*** Texto de lectura ***

Ir a contenido

CRÓNICA

Arteta, entre la lírica y el musical

La soprano vasca, seductora y desinhibida, ofrece una noche de película en Cap Roig

Valèria Gaillard

Concierto de Ainhoa Arteta en el Festival de Cap Roig, con joven pianista Guillem Hernández. / FOTO DE JOSE IRUN/ ACN VÏDEO

En Cap Roig Ainhoa Arteta está como en su casa. Entra en escena pisando fuerte, arropada por un público que la sigue en cada una de sus regulares actuaciones en el festival de la Costa Brava, y sale de él con la platea de pie. Así de fácil. Entre medio, una retahíla de arias y canciones que el pasado miércoles interpretó de forma desigual, con alguna dificultad en los agudos que -veterana como es- eclipsó con la magnificencia de su voz. A diferencia de su última visita en el 2016, cuando acababa de divorciarse de su segundo marido, la soprano vasca, casada en junio con el militar Matías Urrea, se mostró alegre, seductora y desinhibida. También lució una gran complicidad con Andrés Salado, director de la versátil GIOrquesta, con el que ha compartido plató en el concurso televisivo 'Prodigios'.

Para esta ocasión, la soprano no dudó en introducirse en un genero que reconoció no ser el suyo. "Pero os lo pasaréis bien", aseguró a la audiencia. Así, mezcló un repertorio de canciones de películas musicales en la primera parte, mientras que consagró la segunda a la lírica. Después del azucarado 'Edelweiss', de 'Sonrisas y lágrimas', y un inspirado 'Summertime', de 'Porgy and Bess', Arteta abordó la no tan popular 'Hasta el último suspiro', de 'La sombra de la ley', dejando ondear su voz aterciopelada por encima del recinto al aire libre. Luego interpretó algunos temas acompañada al piano por uno de los talentos que participó en 'Prodigios'. Guillermo Hernández dejó el público boquiabierto por su maestría y juventud (11 años). En este recital, Arteta cumplió así la promesa que hizo al pianista precoz de compartir un día el escenario. "Guillem será un gran concertista", auguró. Tras la soñadora 'Somewhere over the rainbow', de 'El mago de Oz', Arteta explicó que se la cantaba a su hija "medio americana" de pequeña para dormir. "Seguro que ahora está llorando entre el público: ¡deja de llorar hija!".

***

→ **Tareas propuestas**
1. En la crónica sobre el concierto de Ainhoa Arteta en Cap Roig, ¿qué edad tiene el joven pianista que la acompañó en algunos temas?
2. Sigue la crónica sobre el concierto de Ainhoa Arteta en Cap Roig a partir de su última frase.

*** Material aportado ***

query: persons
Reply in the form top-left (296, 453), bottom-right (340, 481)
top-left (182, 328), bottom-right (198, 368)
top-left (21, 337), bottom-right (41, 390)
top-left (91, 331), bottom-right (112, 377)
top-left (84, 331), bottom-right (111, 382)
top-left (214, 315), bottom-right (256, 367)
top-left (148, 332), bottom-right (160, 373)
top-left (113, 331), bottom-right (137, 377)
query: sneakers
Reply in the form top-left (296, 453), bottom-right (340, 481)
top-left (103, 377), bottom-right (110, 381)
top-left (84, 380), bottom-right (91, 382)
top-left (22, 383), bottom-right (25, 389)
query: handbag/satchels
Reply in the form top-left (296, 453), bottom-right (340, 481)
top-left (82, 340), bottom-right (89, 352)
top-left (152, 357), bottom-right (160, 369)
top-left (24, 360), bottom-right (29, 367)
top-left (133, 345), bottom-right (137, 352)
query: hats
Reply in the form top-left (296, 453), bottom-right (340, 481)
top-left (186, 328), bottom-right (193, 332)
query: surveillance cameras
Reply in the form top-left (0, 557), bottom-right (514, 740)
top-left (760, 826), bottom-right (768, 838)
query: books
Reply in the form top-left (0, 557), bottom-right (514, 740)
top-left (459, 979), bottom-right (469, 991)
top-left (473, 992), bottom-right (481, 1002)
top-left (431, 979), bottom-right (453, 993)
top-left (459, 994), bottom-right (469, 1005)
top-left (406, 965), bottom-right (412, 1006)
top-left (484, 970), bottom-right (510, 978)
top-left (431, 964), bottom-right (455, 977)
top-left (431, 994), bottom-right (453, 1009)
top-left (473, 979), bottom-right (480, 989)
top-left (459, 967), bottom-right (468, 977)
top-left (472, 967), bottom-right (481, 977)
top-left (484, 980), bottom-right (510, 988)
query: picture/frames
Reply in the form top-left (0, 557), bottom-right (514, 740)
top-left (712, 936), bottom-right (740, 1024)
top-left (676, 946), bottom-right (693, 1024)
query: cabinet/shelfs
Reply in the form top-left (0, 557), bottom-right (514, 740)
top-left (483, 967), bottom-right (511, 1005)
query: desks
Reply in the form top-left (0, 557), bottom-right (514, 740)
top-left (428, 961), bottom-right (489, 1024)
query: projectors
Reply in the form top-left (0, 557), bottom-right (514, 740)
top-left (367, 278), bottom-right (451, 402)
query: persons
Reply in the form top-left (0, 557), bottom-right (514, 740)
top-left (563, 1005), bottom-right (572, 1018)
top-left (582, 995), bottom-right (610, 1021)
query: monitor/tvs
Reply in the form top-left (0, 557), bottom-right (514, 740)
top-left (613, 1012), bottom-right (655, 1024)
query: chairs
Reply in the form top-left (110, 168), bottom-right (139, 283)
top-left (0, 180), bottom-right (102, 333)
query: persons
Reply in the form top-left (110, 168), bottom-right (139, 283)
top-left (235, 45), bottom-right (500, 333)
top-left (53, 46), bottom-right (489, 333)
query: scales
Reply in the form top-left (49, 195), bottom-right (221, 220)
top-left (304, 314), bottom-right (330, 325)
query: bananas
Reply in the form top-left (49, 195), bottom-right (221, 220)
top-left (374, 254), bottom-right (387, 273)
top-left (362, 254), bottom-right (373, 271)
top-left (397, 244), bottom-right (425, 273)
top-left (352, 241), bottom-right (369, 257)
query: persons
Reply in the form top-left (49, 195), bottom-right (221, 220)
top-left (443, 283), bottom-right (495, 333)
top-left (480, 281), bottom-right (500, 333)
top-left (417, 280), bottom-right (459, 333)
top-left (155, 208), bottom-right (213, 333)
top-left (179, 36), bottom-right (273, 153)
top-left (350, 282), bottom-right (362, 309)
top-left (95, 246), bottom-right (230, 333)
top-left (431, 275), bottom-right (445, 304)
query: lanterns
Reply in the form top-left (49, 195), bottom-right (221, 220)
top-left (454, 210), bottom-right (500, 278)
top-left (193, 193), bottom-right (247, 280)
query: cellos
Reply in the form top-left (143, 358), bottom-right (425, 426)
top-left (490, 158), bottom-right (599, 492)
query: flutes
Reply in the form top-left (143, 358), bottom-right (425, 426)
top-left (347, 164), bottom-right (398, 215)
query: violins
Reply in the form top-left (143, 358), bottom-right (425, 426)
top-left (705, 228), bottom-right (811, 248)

***

→ **Respuestas**
1. Once años.

2.
Cambio de 'look'

Cambio de 'look' para la segunda parte, cuando substituyó su vestido largo y ceñido de lentejuelas doradas por otro gris perla de mangas anchas, también reluciente, ofreciendo un aspecto más acorde a una dramática 'La Wally' o una dulce 'O mio babbino caro', arias con las que se reafirmó en su papel de diva mediática y divina. Cuando ya se despedía con una contundente 'La mama morta', de 'Andrea Chénier', dio al público una sobredosis de 'show' con la habanera de 'Carmen' 'L'amour est un oiseau rebelle', que cantó contorneándose peligrosamente por la platea. Cerró este recital solidario en beneficio de la asociación AcompanyArt -que también sirvió de clausura el Festival- con un segundo bis fiestero, 'New York, New York!', partitura en mano. Sin duda, Ainhoa Arteta es la reina de Cap Roig.